Entertainment Weekly really hated it. More precisely her.
Huh. I found her very likeable. Honest, emotionally generous, open.
There's more to life than watching Buffy the Vampire Slayer! No. Really, there is! Honestly! Here's a place for Buffistas to come and discuss what it is they're reading, their favorite authors and poets. "Geez. Crack a book sometime."
Entertainment Weekly really hated it. More precisely her.
Huh. I found her very likeable. Honest, emotionally generous, open.
sounds good, Hec.
Heh. See, whereas I read Salon's take a "wow, she's kinda crazy. Or possibly a lot crazy"
Might have to pick it up, though. But it might make me scream a lot.
It SERIOUSLY puzzles me, knowing what friends of mine go through with having people scream at them on the street, kick them out of bathrooms, etc, that she just magically managed to pass perfectly for a year and a half.
She had sex with a woman, for crying out loud.
I guess no one expects it.
I don't know.
It's happened before; that jazz musician who was a woman passing as a man had at least one girlfriend who never knew, or swore she didn't.
Heh. Somehow, the having sex with a woman part isn't what shocks me! Though that's pretty darn weird, it only takes one clueless woman. To pass for a year and a half takes a LOT of random strangers not outing you (which, sure, most people even if they twig, aren't going to point and go "OH MY GOD THAT'S A WOMAN!", but...seems like there's bound to be a guy in the bathroom who's gonna take offense. I'm betting she made a concerted effort to use single or unisex bathrooms a lot. Though men are a lot less likely to call you out than women (who can and will seriously throw a fuss if a MTF or butch woman walks in), they're also more likely to kick your ass)
It's not too Awareness Day-ish? Because every now and again, I read these dumb things where some AB is in a wheelchair for a whole week and how *do* we stand it? But it's not really the same at all, of course. In both good and bad ways.
My big issue with the book is that she went to a totally differnt sort of social surrounding than she was accustomed to. I wonder how much different the differences would have been had she gone to Chicago and hung out with the intellectual crowd there.
The NYT review of the Norah Vincent book made it seem as if she didn't try to pass 24/7, but selectively. They also said her most interesting insights weren't into gender, but into social class (they focussed on her experience with a working-class bowling league).
Dude.
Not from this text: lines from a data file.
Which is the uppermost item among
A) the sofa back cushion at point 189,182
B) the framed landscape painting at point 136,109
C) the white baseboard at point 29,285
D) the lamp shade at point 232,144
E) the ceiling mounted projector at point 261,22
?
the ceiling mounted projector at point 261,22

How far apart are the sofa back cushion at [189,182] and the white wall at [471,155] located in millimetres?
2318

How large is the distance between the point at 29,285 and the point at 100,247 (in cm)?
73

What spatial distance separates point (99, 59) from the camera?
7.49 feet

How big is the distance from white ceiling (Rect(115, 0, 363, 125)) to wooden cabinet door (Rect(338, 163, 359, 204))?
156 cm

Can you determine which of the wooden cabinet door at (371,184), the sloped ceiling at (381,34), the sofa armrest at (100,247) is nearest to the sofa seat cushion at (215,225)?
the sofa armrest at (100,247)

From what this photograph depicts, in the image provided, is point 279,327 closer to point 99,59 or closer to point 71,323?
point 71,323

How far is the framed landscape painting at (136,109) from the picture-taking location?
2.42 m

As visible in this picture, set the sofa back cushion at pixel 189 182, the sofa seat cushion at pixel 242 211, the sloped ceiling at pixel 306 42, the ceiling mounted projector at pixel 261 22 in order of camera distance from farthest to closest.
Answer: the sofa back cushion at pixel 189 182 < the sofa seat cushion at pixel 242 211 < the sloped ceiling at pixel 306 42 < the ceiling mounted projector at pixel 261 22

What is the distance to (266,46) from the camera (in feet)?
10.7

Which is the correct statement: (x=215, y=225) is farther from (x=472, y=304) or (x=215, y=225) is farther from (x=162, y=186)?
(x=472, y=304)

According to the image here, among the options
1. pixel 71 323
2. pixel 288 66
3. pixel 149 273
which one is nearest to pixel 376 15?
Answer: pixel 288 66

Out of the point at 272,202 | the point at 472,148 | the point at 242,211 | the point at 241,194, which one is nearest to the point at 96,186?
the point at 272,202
She didn't just pass, she passed, and went bowling. That is dedication.
It's happened before; that jazz musician who was a woman passing as a man had at least one girlfriend who never knew, or swore she didn't.
Billy Lee! Had at least one wife, I believe.
Er, I know the Phranc song. That's really all.
On the floor of a trailer in Spokane, lies the body of a woman who lived as a man
It's also why I know how to pronounce Spokane.